Declarado Monumento Histórico Nacional en 1989, se está llevando ahora una restauración completa, la primera en su siglo de vida, con una inversión de importante calado. Se modernizará la tecnología, las luces y las molduras, se volverán a tapizar las butacas, se remozarán el techo, las fachadas, el interior y el entorno del teatro.

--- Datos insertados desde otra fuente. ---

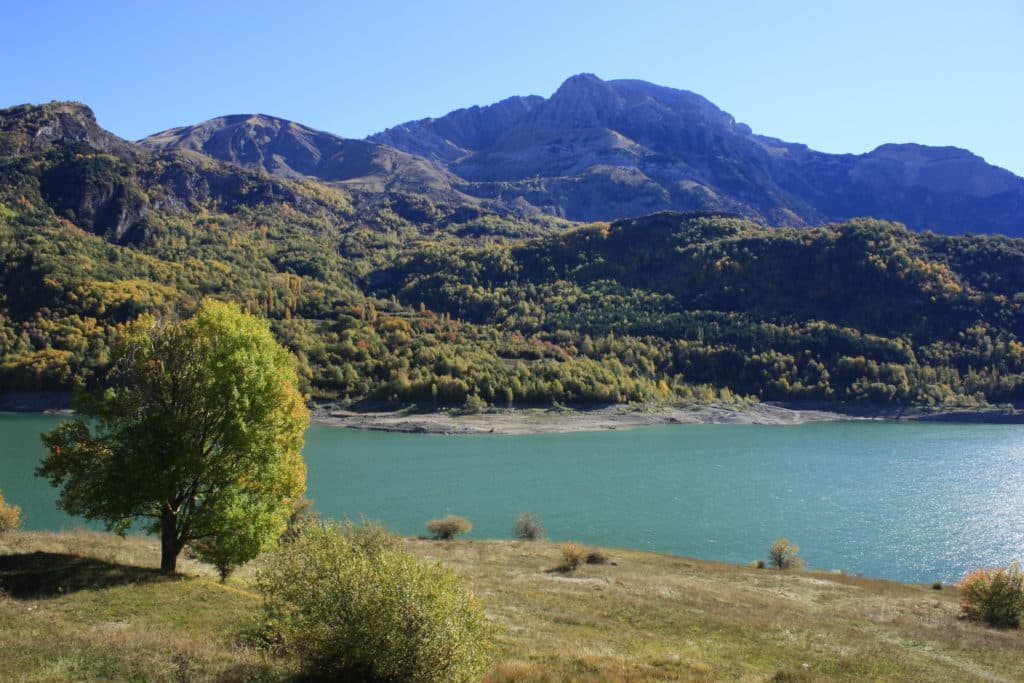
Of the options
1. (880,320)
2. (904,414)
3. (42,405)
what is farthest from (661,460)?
(880,320)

Grandes cantantes como Rossi Lemeni, Crespin, Caruso, Callas, Caballé, Pavarotti, Carrera, Plácido Domingo, bailarines de la talla de Pavlova, Nijinsky, Nureiev, Fonteyn, Barishnikov, Plissetskaya, los argentinos Donn, Bocca y Neglia, además de los Ballets rusos de Diaghilev y el ballet del Siglo XX de Béjart entre otros, han brindado representaciones paradigmáticas al Teatro Colón.

Compositores y directores como Richard Strauss, Stravinsky, Falla, Zubin Mehta, Toscanini, Baremboim y von Karajan, por no citar sino algunos, han jalonado sus actuaciones mundiales en la capital lejana pero fulgurante del cono sur.

A partir del 2008 con la reposición de "Aída", se renueva una etapa de creatividad y esperanza. De una belleza rara, con su pátina italianizante bañada en ocres y tierras que atesora la luz, el alma y la historia de Buenos Aires, el Teatro Colón ha sido faro y guía para la ciudad durante décadas, testigo emocionado de nostalgias y gestas.